1. M. B... C... et Mme E... née D..., ressortissants kosovares nés le 14 mai 1970 et le 5 octobre 1974, sont entrés en France selon leurs dires le 24 septembre 2018 avec leur fils, M. A... C.... L'Office français de protection des réfugiés et apatrides (OFPRA) a rejeté le 28 décembre 2018 leur demande d'admission au statut de réfugié. Le 29 décembre 2019 la Cour nationale du droit d'asile (CNDA) a confirmé la décision de l'OFPRA. Le 15 juin 2020, Mme C... a sollicité la délivrance d'un titre de séjour en raison de son état de santé. Par trois arrêtés du 2 décembre 2020, le préfet du Haut-Rhin a refusé de leur délivrer un titre de séjour, leur a fait obligation de quitter le territoire français dans le délai de trente jours et a fixé le pays à destination duquel ils pourront être reconduits d'office à l'expiration de ce délai. Par un jugement n°s 210126, 2101262, 2101263 du 10 avril 2021, que la cour a confirmé le 24 juin 2022 par un arrêt n° 21NC03223, 21NC03224, 21NC03225, le magistrat désigné par le président du tribunal administratif de Strasbourg a rejeté leurs demandes tendant à l'annulation de ces arrêtés. Le 5 mai 2022, M. C... et Mme C... ont sollicité un titre de séjour sur le fondement de l'article L. 435-1 du code de l'entrée et du séjour des étrangers et du droit d'asile. Par deux arrêtés du 21 juillet 2022, le préfet du Haut-Rhin leur a refusé, chacun en ce qui le concerne, la délivrance d'un titre de séjour, les a obligés à quitter le territoire français et a fixé le pays de destination. M. C... et Mme C... relèvent appel du jugement du 16 novembre 2022 par lequel le tribunal administratif de Strasbourg a rejeté leurs demandes tendant à l'annulation des décisions du 21 juillet 2022.

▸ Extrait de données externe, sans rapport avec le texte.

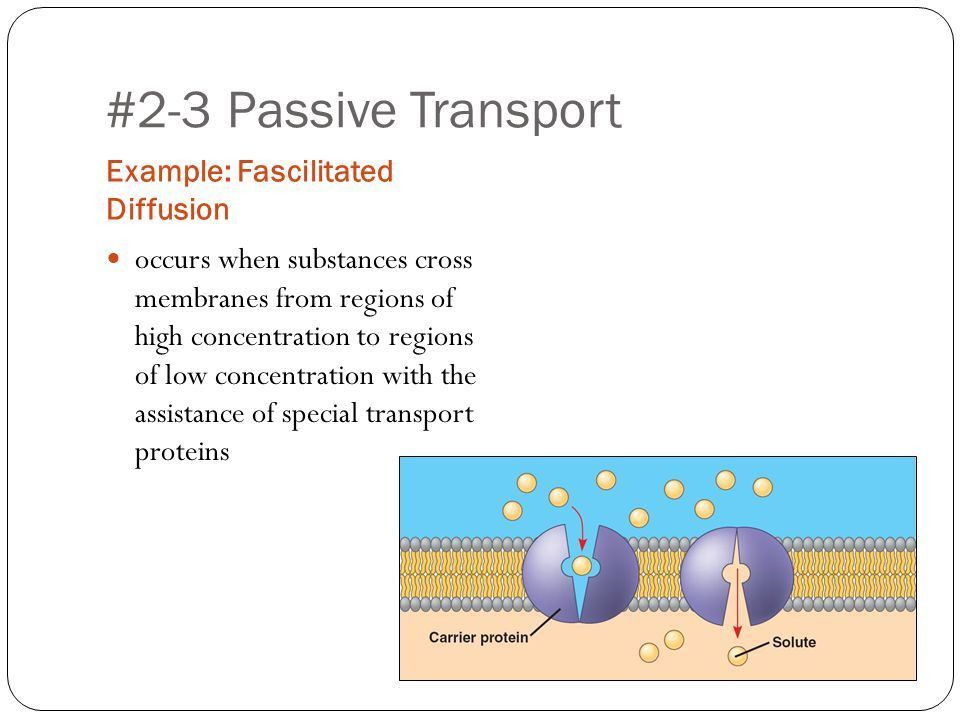Topic: Cell Processes / Achieving Homeostasis AL Biology COS #2 ...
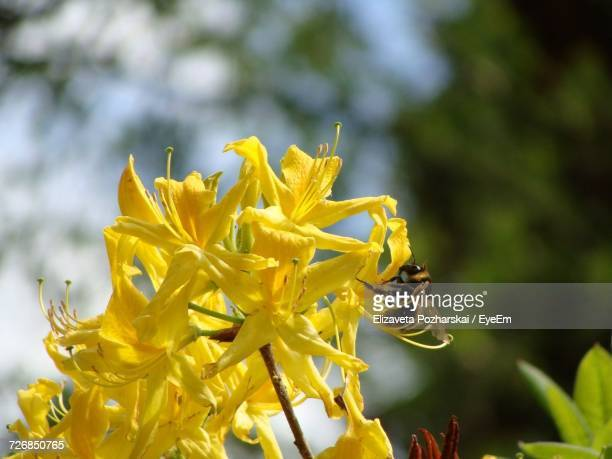 close-up of yellow flower - nizhny novgorod oblast stock photos and pictures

Sur la légalité des refus de titre de séjour :

2. En premier lieu, M. C... soutient que le préfet du Haut-Rhin n'a pas procédé à un examen préalable et circonstancié de sa situation, au motif que celui-ci n'aurait pas pris en compte ses qualifications professionnelles, son expérience, ses diplômes ainsi que les caractéristiques de l'emploi auquel il serait candidat. Toutefois, il ressort des termes de l'arrêté que le préfet a pris en considération la durée de son séjour en France, la scolarité de son fils A... et la circonstance que l'intéressé n'est pas dépourvu d'attaches familiales dans son pays. Dès lors, contrairement à ce que soutient M. C..., le moyen tiré de l'absence d'examen particulier ne peut qu'être écarté.

3. En deuxième lieu, l'autorité préfectorale a pris en compte ces mêmes éléments ainsi que la circonstance que Mme C... n'a pas sollicité de titre de séjour sur le fondement de son état de santé. Dès lors, contrairement à ce que soutient Mme C..., le moyen tiré de l'absence d'examen particulier ne peut qu'être écarté.

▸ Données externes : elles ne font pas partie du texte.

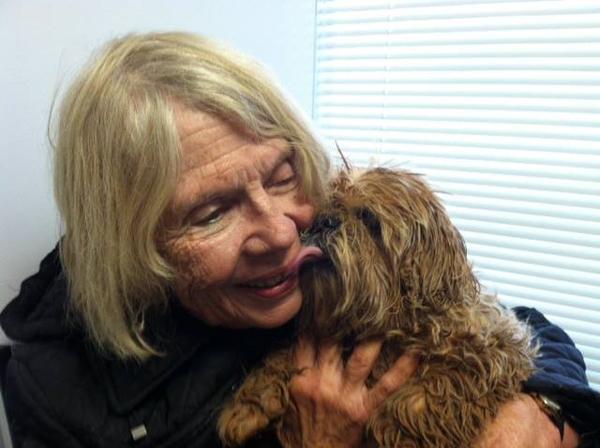 A cachorra saiu ilesa do acidente e recebeu muito carinho de sua tutora. (Foto: Reprodução / Dogster)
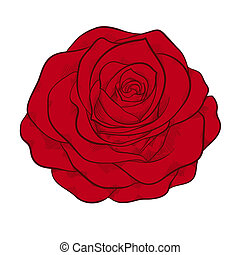 schöne , stil, grafik, rose, freigestellt, rotes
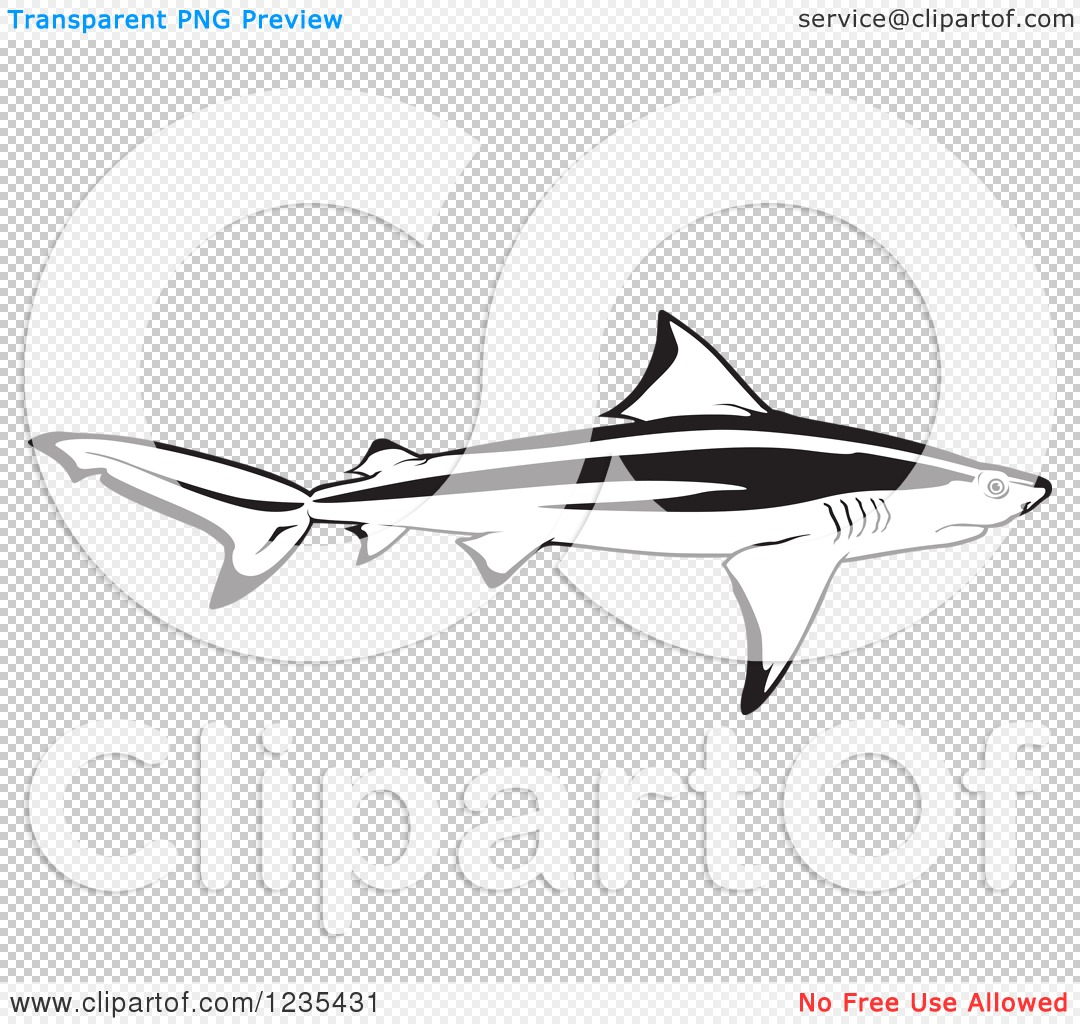 Clipart Of A Black And White Bull Shark Royalty Free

4. En troisième lieu, aux termes de l'article 8 de la convention européenne de sauvegarde des droits de l'homme et des libertés fondamentales : " Toute personne a droit au respect de sa vie privée et familiale, de son domicile et de sa correspondance. Il ne peut y avoir ingérence d'une autorité publique dans l'exercice de ce droit que pour autant que cette ingérence est prévue par la loi et qu'elle constitue une mesure qui, dans une société démocratique, est nécessaire à la sécurité nationale, à la sûreté publique, au bien-être économique du pays, à la défense de l'ordre et à la prévention des infractions pénales, à la protection de la santé ou de la morale, ou à la protection des droits et libertés d'autrui ". Aux termes du premier aliéna de l'article L. 435-1 du code de l'entrée et du séjour des étrangers et du droit d'asile : " L'étranger dont l'admission au séjour répond à des considérations humanitaires ou se justifie au regard des motifs exceptionnels qu'il fait valoir peut se voir délivrer une carte de séjour temporaire portant la mention " salarié ", " travailleur temporaire " ou " vie privée et familiale ", sans que soit opposable la condition prévue à l'article L. 412-1 ". Aux termes de l'article L. 423-23 du même code : " L'étranger qui n'entre pas dans les catégories prévues aux articles L. 423-1, L. 423-7, L. 423-14, L. 423-15, L. 423-21 et L. 423-22 ou dans celles qui ouvrent droit au regroupement familial, et qui dispose de liens personnels et familiaux en France tels que le refus d'autoriser son séjour porterait à son droit au respect de sa vie privée et familiale une atteinte disproportionnée au regard des motifs du refus, se voit délivrer une carte de séjour temporaire portant la mention " vie privée et familiale " d'une durée d'un an, sans que soit opposable la condition prévue à l'article L. 412-1. / Les liens mentionnés au premier alinéa sont appréciés notamment au regard de leur intensité, de leur ancienneté et de leur stabilité, des conditions d'existence de l'étranger, de son insertion dans la société française ainsi que de la nature de ses liens avec sa famille restée dans son pays d'origine. / L'insertion de l'étranger dans la société française est évaluée en tenant compte notamment de sa connaissance des valeurs de la République ".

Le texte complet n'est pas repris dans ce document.